I honestly wish I could unlearn this behavior or even say that I was actively trying to, but I struggle to stop because it actually works. It worked for my mom, my grandma, and her mother. It worked for most of the black women and femmes that came before me. It works for the mothers I serve everyday who have to hear their babies cry because there’s only juice for dinner.
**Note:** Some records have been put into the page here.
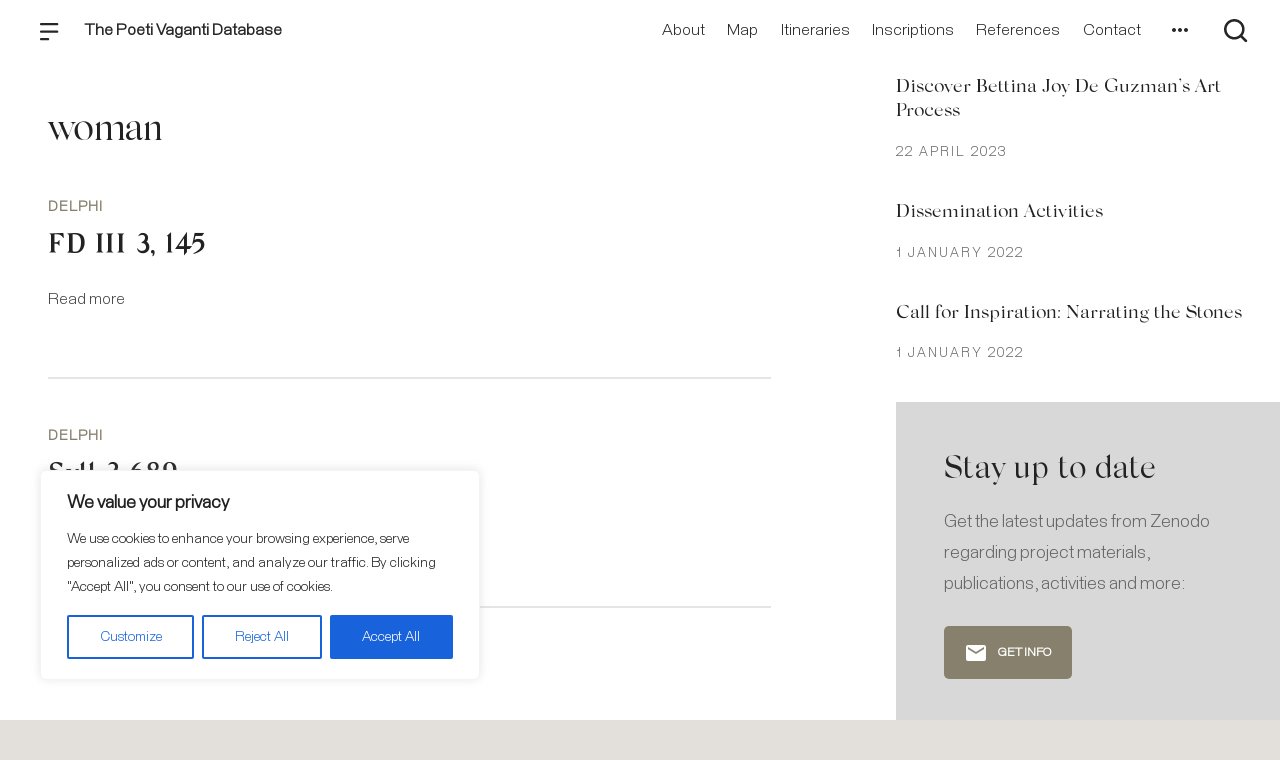

--- FILE ---
content_type: text/css
request_url: https://poetivaganti.chs.harvard.edu/wp-content/themes/orpheus/style.css
body_size: 108
content:
/*
 * Theme Name: Ajax
 * Description: The New Alexandria Foundation Wordpress sites
 * Author: The New Alexandria Foundation
*/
They do whatever it takes to feed them.

We do what we must and our bodies break, but our spirits don’t. We don’t have the privilege to stop because we’re “at capacity”. We’re all we got. It’s always been that way. Somehow, we always settle into that groove. This tendency has saved and preserved entire generations – while slowly killing us.

In spite of this, what you’ll see in this month’s issue of Vast is black femme power through weakness on display. You’ll consume the magical residue of brokenness and ashes, of poverty, depression, neglect, and housing and food insecurity. You’ll see perseverance through disability and disease. You’ll see how we influence the world that seeks to oppress us. You’ll see the dexterity we exhibit with our hands tied behind our backs. You’ll see how we thrive hobbled and shift the atmosphere. You’ll hear our history in code.

We are the reason they fight so hard to hide the truth. We are why they tremble at the thought of untying our hands or taking their feet off our necks.

In this issue that commemorates Black History Month 2022, you’ll see that we will find a new way that serves us, we will heal, we will fight, we will divinely create, and we will not be denied.

Angel Austin is the creator of the Sacred Space for Fat Bodies. She is dedicated to the creation of and increased access to self-care experiences for superfats and infinifats. She enjoys writing, singing, and cuddling with her giant Rottweiler puppy, Boomer Bronson. She lives in northwest Austin, Texas with her partner of 11 years.